Oh my gosh I thought the exact same thing today. I HATE TTC!! It's not fun, it places so much strain on my marriage and myself. I feel so stressed every single time. Did we do it at the right time, did we do it enough and that's if my poor husband is able to finish, I can scream lol! I keep thinking that I can't wait until we get our bfp then we can actually be like normal people with normal lives hahaha crazy aint it :) :oooo:

It's nice not to feel alone in this!!
 
Thank god for this forum. I can be as crazy as I want here.
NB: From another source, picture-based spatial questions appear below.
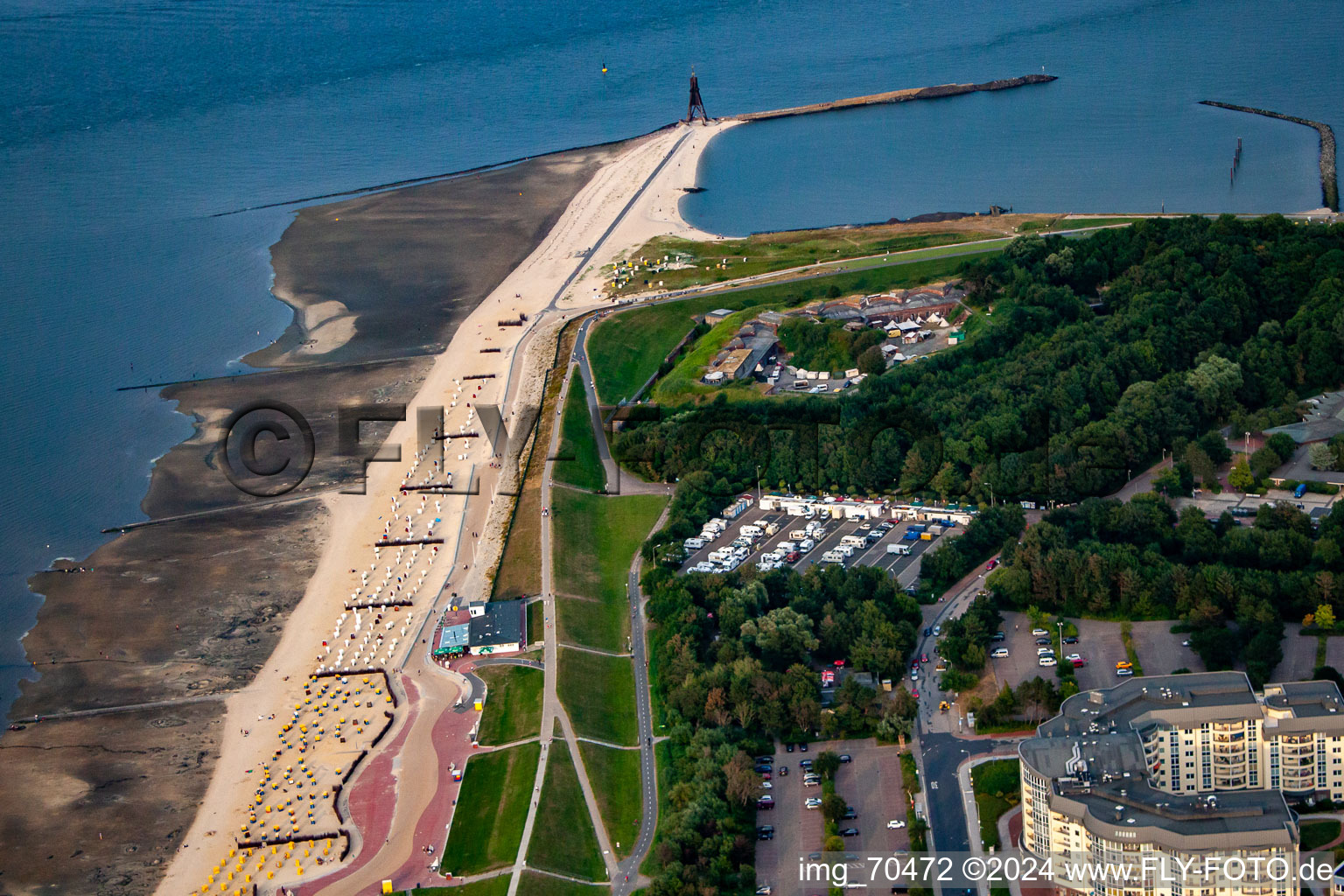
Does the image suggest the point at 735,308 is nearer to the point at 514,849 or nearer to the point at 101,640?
the point at 101,640

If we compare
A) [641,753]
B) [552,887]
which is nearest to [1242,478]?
[641,753]

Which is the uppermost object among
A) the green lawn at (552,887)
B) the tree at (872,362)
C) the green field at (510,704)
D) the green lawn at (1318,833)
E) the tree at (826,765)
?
the tree at (872,362)

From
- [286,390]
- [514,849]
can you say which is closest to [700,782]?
[514,849]

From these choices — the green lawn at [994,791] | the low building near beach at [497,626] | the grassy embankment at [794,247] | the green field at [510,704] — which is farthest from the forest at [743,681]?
the grassy embankment at [794,247]

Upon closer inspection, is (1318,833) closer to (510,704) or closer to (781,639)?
(781,639)

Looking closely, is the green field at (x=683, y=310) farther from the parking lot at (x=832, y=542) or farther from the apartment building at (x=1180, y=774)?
the apartment building at (x=1180, y=774)
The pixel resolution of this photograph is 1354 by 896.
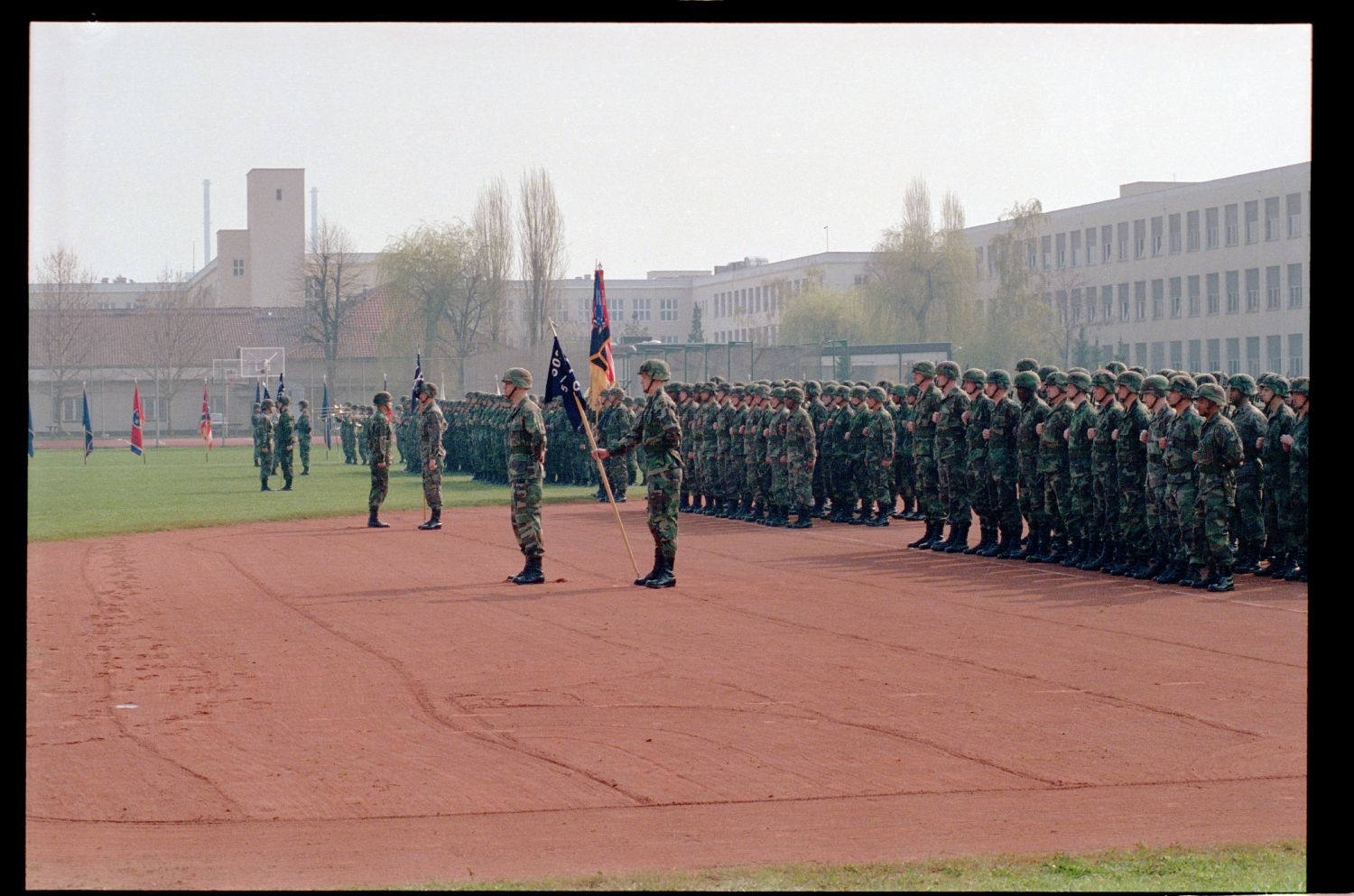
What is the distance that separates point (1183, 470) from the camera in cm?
1580

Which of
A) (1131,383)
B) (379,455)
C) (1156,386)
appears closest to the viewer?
(1156,386)

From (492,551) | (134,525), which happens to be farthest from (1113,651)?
(134,525)

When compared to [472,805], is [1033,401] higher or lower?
higher

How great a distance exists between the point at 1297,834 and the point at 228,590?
1181 centimetres

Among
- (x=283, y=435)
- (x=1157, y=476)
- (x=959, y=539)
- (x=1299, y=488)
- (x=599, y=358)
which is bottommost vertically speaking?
(x=959, y=539)

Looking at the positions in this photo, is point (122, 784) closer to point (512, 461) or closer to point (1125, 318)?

If I was to ever share this with other people they would think I am mental lol at least here we can understand each other and the best thing in this forum no one thinks I am crazy lol
 
I watched a video on Youtube today about ovulation and conception, the journey that one little sperm has to make is CRAZY!! It's a miracle that either one of us are here at all! I have a whole new respect for the process now. This cycle I'm trying not to get ahead of myself...I've done the same, last cycle I tested way too early, imagined all kinds of lines only to be heartbroken when I had to face the cold hard fact that I was yet again, not pregnant. So now, I'll only test IF AF is late and any symptoms I automatically write off as PMS...besides, most women only say that they felt actual pregnancy symptoms after a bfp.


Lol it's so hard really to know how to respond emotionally to this :) how I say I will respond is very different to what I actually do in the end.


hahaha me and my husband actually just did that! Would you believe it that my husband has had basically no sex education- where he grew up there was nothing like that. Like he knows the idea that a sperm goes in and then there's an egg and there's a baby if its all done right- but he had no idea the process!

I made him watch a youtube video on the menstruation cycle- very detailed with lots of illustrations hahaha his face was priceless but he was like omg I never knew any of this. I had to laugh at that, he was like "well now I REALLY know, probably too much" haha
 
Hahhaa :) that's always a catch 22, being blissfully unaware or over educated and stressed!
 
I agree I am the same recently, I start to panic before we even start to get a cold, what if he can't do it, what if something happens and we miss our chance, it's really annoying. I am so sick of TTC at the moment and just want to go back to ho wit was.
So agree with this. I felt so annoyed with OH the one month because he was tired and just not up for it. Completely irrational, but at least this place helps to reassure you you're not alone with those thoughts!